I do like your idea of using a roller for wider frames, but do you have to clean it after each use, or do you have some sort of covered tray you can store it in? I've always just used several widths of stiff artist brushes which I keep in a crock of water.

:cool: Rick
Dustcover 'Protocol'...........
I learned 16 years ago, that you cut a little triangle in the dustcover on canvas pieces, so they can 'breath '(have air movement). I'm still doing it. Is that still done, or am I 'old-fashion' that way?
My favorite dustcover adhesive is 3M #889 double-sided tape. It's easy to use, and almost always sticks to the paper better than the frame. Well-burnished (always recommended for pressure-sensitives), it sticks waaaay better than ATG.

And because it has a polyester carrier, it peels off intact with the paper, leaving NO mess to clean off the frame-back. :cool:
Rick, I don't know why it works, but it does. Give it a try. Your right, it does slow things down a bit, but white glue, laid on with a roller dries fairly fast. I used to have a coffee can half filled with water to drop the roller in, but now I just clean it out in the sink, then spin off the excess water on the wall. We use the roller on all our backings, narrow and wide. it's just a faster, better, way to lay glue.

John- I wonder whether your wall has an interesting glue build-up as does our crock?
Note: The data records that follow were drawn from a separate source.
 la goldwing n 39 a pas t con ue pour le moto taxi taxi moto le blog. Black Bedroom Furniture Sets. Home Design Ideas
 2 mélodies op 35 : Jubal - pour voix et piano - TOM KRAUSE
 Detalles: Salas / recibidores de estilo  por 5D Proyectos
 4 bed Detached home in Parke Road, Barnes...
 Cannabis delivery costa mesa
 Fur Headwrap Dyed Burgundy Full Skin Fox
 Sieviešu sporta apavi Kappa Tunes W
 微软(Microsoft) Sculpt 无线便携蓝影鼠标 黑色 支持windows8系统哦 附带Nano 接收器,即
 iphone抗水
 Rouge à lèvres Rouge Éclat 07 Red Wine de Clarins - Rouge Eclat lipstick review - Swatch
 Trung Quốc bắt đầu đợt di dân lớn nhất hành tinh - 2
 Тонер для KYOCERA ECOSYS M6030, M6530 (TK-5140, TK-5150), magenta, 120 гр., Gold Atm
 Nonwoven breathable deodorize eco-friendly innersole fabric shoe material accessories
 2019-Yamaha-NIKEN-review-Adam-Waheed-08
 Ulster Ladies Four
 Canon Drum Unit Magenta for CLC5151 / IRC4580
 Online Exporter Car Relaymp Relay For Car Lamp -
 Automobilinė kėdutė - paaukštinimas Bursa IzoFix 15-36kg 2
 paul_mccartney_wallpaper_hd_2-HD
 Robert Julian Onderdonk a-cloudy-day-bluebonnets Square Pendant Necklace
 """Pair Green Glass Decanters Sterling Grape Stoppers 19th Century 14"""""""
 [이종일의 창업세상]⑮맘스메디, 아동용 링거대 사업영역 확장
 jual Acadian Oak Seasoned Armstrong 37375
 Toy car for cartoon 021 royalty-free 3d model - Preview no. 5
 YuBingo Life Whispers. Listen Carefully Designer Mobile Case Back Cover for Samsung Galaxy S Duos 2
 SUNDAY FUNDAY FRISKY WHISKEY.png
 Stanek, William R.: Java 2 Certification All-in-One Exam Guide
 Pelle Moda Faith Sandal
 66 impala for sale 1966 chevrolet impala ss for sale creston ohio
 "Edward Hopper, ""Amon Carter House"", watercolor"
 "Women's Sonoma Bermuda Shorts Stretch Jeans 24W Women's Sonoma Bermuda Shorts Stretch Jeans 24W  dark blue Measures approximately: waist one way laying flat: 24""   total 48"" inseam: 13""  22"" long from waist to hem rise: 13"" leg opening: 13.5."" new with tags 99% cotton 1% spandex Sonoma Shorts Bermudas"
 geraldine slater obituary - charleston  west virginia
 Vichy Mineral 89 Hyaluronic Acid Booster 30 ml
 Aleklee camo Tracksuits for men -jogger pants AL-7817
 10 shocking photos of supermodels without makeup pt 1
I'll try to post a picture of it later. It is a "work of art". I do like the foam rollers. First found out about them at a fabric-gluing demo in the Frank's Fabrics booth at WCAF a couple of years back.
BTW, does anyone know whether there is any or much difference between the adhesives sold as specialty fabric adhesives and regular acrylic medium as can be found at the art supply store? I know this medium works as a fabric adhesive too and is heat-reactivatable.

:cool: Rick
Thanks for the update...Hardbacking is on my next canvas to-do-list.
Yes, you can teach an old dog (framer) new tricks ;)
Here's how we store our glue brushes. This is about the fourth jar replacement in the crock. (Eventually the hole gets filled in till it's too small.) Nowadays we use more ATG to apply dustcovers, but after this thread I may trend back to gluing. :cool: Rick
NOTE: This is an old thread. Do NOT become disoriented!

I am very excited.

After a couple of rolls of indigo blue dust covers, I'm ready for a change.

Yesterday, I got my first roll of 50# 36" emerald green kraft. We're talking Crescent 993 Kelly green here. It almost glows in the dark.

Funny thing is, I noticed on the box that it's made right here in Appleton. I got it from Vicki Schober in Milwaukee.
Plain Kraft.

I have a roll of the blue-grey Lineco that I still use for special occasions. It "pales" by comparison.
My black paper has a shiny side and a matte side. I've always wondered which side should face out. I figured the matte side would adhere better and the shiny side looked better so I do it shiny side out. But every time I use it, I still wonder.

Does it really matter?

Congratulations on your new paper Ron. Little things do make the work more enjoyable. We don’t have fun choices like that here.
Nancy I think just the opposite. I like the adhesive on the smooth side because there is more surface for the adhesive to stick to. Also, I like the matte side out because it doesn't reflect light and therefore doesn't show small dents.

Truth is, I doubt that it matters all which side you like to have out.